Wednesday 11 July 2018
When 'do-it-yourself' took off in the post-war years helped along by the swinging '60s, the destruction of old Victorian houses replaced by new tower blocks and one Barry Bucknell, whose television DIY exploits in black and white – destroying antique fireplaces and cladding doors with charmless hardboard coated in gloss paint – we were witnessing the start of the 'disposable society', which we are now so familiar with. Being handy with tools and turning an old dwelling into a place of modernity was almost 'de rigueur'. The trouble was that not everyone had the skills or the time to learn them properly, so tool manufacturers could see there might be opportunities to make these tasks easier. Power tool sales took off very gradually despite their convenience of operation and hand tools were made more accessible to novices. A good example was the Paramo Planemaster: a disposable blade plane from a now defunct company that was originally known as F. Paramore & Sons based in Rotherham, but latterly known as Paramo Tools Group Ltd. Never manufacturing on the scale of a company like Record Tools, nevertheless Paramo produced a variety of hand tools, vices and cramps. They came up with the Planemaster, which, in theory, touched all bases. It came in two sizes and it was light and comfortable in use. It was also versatile as it was designed as a rebate plane that could be used as a jack plane and it had disposable blades, thus making it easier to set up and use. That was the theory but, like so many tool fads, it didn't last and neither has the Stanley equivalent – the RB10.

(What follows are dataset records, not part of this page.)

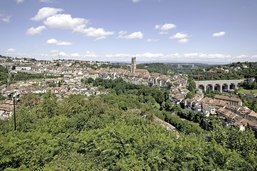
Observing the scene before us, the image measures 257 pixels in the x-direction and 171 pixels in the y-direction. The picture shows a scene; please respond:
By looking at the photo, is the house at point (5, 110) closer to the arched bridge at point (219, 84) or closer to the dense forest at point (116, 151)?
the dense forest at point (116, 151)

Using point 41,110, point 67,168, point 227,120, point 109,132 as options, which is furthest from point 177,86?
point 67,168

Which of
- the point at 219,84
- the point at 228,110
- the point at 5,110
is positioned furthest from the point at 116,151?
the point at 219,84

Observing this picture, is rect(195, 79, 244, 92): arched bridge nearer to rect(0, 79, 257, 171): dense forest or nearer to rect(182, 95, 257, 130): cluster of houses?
rect(182, 95, 257, 130): cluster of houses

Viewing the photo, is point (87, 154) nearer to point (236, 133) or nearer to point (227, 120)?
point (236, 133)

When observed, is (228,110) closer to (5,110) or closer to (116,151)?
(5,110)

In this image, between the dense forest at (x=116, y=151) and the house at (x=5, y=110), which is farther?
the house at (x=5, y=110)

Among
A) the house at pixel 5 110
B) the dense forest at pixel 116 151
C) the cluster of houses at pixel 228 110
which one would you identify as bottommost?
the cluster of houses at pixel 228 110

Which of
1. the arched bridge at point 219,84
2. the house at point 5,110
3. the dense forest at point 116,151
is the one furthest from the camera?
the arched bridge at point 219,84

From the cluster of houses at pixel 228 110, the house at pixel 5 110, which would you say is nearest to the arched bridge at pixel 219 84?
the cluster of houses at pixel 228 110

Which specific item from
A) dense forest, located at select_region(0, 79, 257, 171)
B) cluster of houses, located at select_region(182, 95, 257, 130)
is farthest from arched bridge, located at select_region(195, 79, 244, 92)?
dense forest, located at select_region(0, 79, 257, 171)
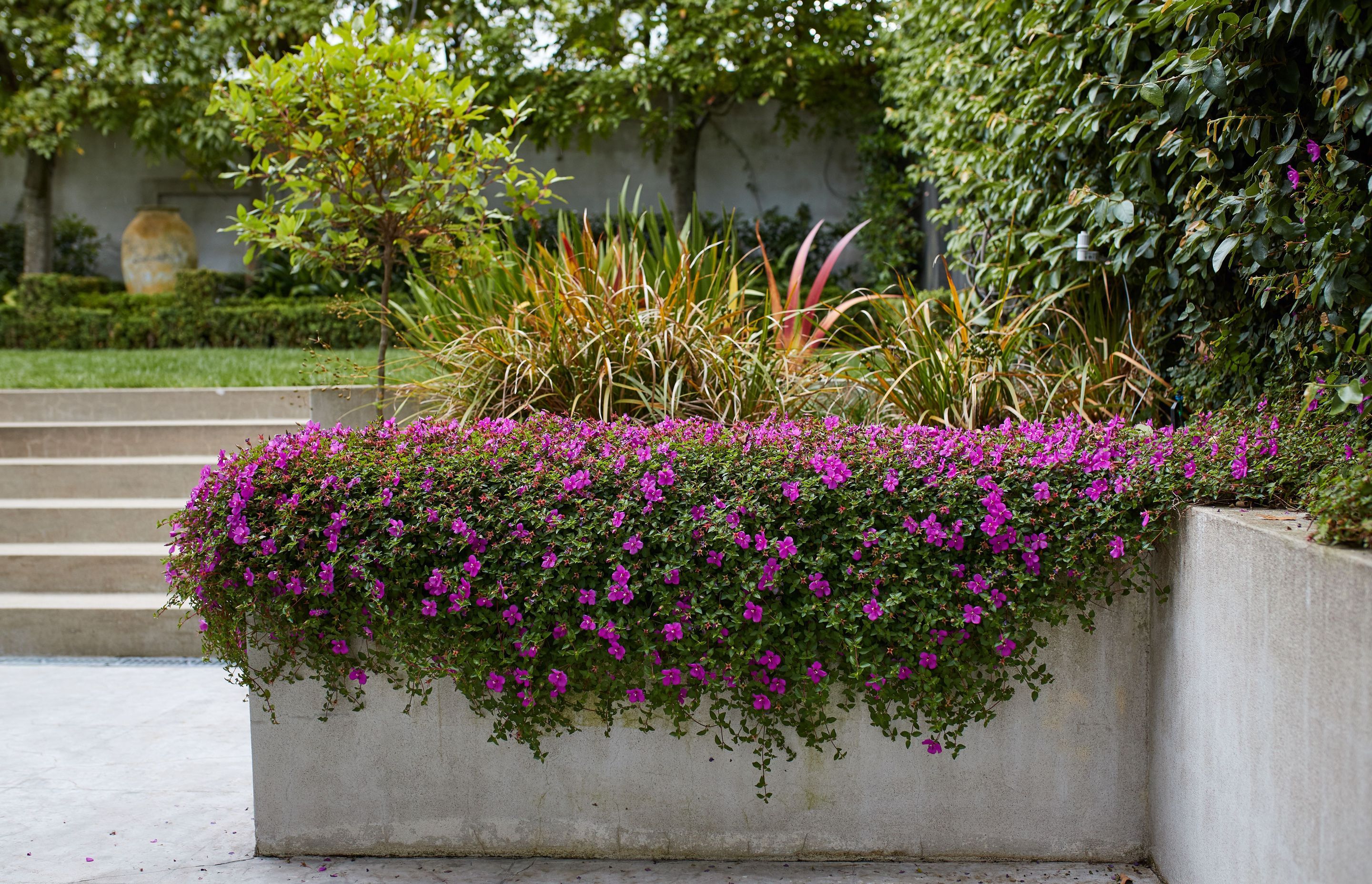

In truth, it is too light. A hand plane needs to be solid and heavy, the weight keeping it firmly on the wood and moving smoothly ahead. The ingenious blade mounting and adjustment mechanism is a little bit fiddly when trying to tilt the blade from side to side – I found that a tap with a hammer worked better. The fence was a bit of an add-on gimmick – clamping a batten in place was a better option. Lastly, the blades were factory-ground, which, to be honest, wasn't the same as being carefully sharpened and honed by a craftsman. Somehow the lack of long, thick continuous blade metal seemed to contribute to a less than sparkling cutting performance. I think the blades that I got with my auction specimen were already used and tricky to hone because they are so small. Happily you can still buy Stanley RB10 blades straight or cambered, depending on use. It works, after a fashion, but it's not about to enjoy a revival. Like Paramo Ltd itself, it too is a footnote in British tool history.